Prieto confesses that, in spite of his parents’ middle class status, he grew up with a feeling of “fear” of the West, being “afraid” of the allure of Western things, and says that, as a young adult, when he travelled to the USSR, he had to overcome that terror, which overwhelmed him on a stopover in a Western European city. Matynia reflects on the efforts—and resources—that state socialist regimes put into place to standardize childhood all over the Soviet Bloc, as a way to represent the unity of goals and interests of the socialist community of nations. As an example, she mentions Crimea, an elitist vacationing hub where the most exemplary children from the different countries of the Bloc were awarded vacations. According to her, this was a form of not only reward for their academic achievements, but also education, which instilled in them the same set of behaviors and values.

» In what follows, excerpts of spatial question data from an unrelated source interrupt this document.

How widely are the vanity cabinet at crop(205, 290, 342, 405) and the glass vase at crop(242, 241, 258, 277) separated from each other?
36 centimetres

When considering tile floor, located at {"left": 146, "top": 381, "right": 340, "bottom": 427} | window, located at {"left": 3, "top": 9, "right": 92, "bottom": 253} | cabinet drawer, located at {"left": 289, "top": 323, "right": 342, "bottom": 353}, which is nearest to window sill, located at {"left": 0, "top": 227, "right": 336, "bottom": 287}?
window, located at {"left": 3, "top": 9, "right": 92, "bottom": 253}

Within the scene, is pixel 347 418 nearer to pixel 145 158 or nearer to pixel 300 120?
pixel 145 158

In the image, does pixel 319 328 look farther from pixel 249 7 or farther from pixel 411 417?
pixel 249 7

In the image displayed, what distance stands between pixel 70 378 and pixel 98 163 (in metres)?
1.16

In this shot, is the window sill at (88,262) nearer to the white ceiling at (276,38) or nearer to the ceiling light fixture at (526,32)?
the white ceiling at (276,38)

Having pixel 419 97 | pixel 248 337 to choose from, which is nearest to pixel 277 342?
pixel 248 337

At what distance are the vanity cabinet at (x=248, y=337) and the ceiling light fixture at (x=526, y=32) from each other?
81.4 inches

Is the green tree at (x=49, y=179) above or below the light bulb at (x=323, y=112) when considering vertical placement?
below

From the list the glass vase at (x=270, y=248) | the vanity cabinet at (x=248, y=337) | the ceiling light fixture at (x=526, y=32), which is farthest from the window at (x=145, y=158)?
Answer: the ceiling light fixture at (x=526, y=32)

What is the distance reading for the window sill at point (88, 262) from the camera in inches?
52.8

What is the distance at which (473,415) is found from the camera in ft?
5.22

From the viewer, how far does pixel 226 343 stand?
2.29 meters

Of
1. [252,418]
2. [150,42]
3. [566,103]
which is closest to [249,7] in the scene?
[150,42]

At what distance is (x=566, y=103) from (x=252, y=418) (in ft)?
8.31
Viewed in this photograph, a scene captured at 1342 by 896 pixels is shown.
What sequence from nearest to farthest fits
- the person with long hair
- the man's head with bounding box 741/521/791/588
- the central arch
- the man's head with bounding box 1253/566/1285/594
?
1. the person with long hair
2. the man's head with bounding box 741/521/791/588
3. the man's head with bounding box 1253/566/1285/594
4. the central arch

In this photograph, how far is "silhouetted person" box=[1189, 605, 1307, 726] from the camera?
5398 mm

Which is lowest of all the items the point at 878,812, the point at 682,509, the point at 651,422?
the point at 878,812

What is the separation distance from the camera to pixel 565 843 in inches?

Molnar adds that variations and differences determined by the geography and culture of the countries of the Bloc also affected the daily lives of children. She mentions that Hungarians knew of their privileged access to two passports: a red one to travel to the countries of the Bloc, and a “regular,” more expensive one, to travel to the West. Von Bremzen mentions Cuba’s exoticism, also recalling that her circle of friends grew tired of the USSR providing economic assistance to Cuba at the expense, they used to think, of the USSR’s wellbeing. As they were made to believe that non-available goods were exported to Cuba in exchange for sugar, she and her friends had wished to send the sugar back to Cuba so as to have enough wheat to make their own bread. They imagined themselves saying to Cubans “take back your sugar and return our wheat.”
Dopico defines her Miamian childhood as quite isolated. Her parents took care not to expose her to things associated with the Cuban regime, even though they were very fond of the Cuban culture in general, which they transmitted to her. She says that she grew up knowing that it would be a betrayal to her parents and the Cuban–American community to be interested in things associated with the Cuban regime.
In the last part of the panel, Loss asks individual questions to participants.
To Anya von Bremzen, she asks: “As you may know, one of the most influential writers of this generation, Antonio José Ponte, published a book in 1997, toward the end of the Special Period in Cuba, called Comidas profundas. On it, the writer reflects upon personal memories and literary references to food, in a moment of general scarcity and hunger. You have used the term “poisoned madeleine” in your work to convey the idiosyncrasies of food in a state socialist regime. Could you talk about this term and how growing up in a socialist regime evokes a particular form of nostalgia? Can you also refer to how your initial contact with the American presentation of food changed your ideas about the foreign?”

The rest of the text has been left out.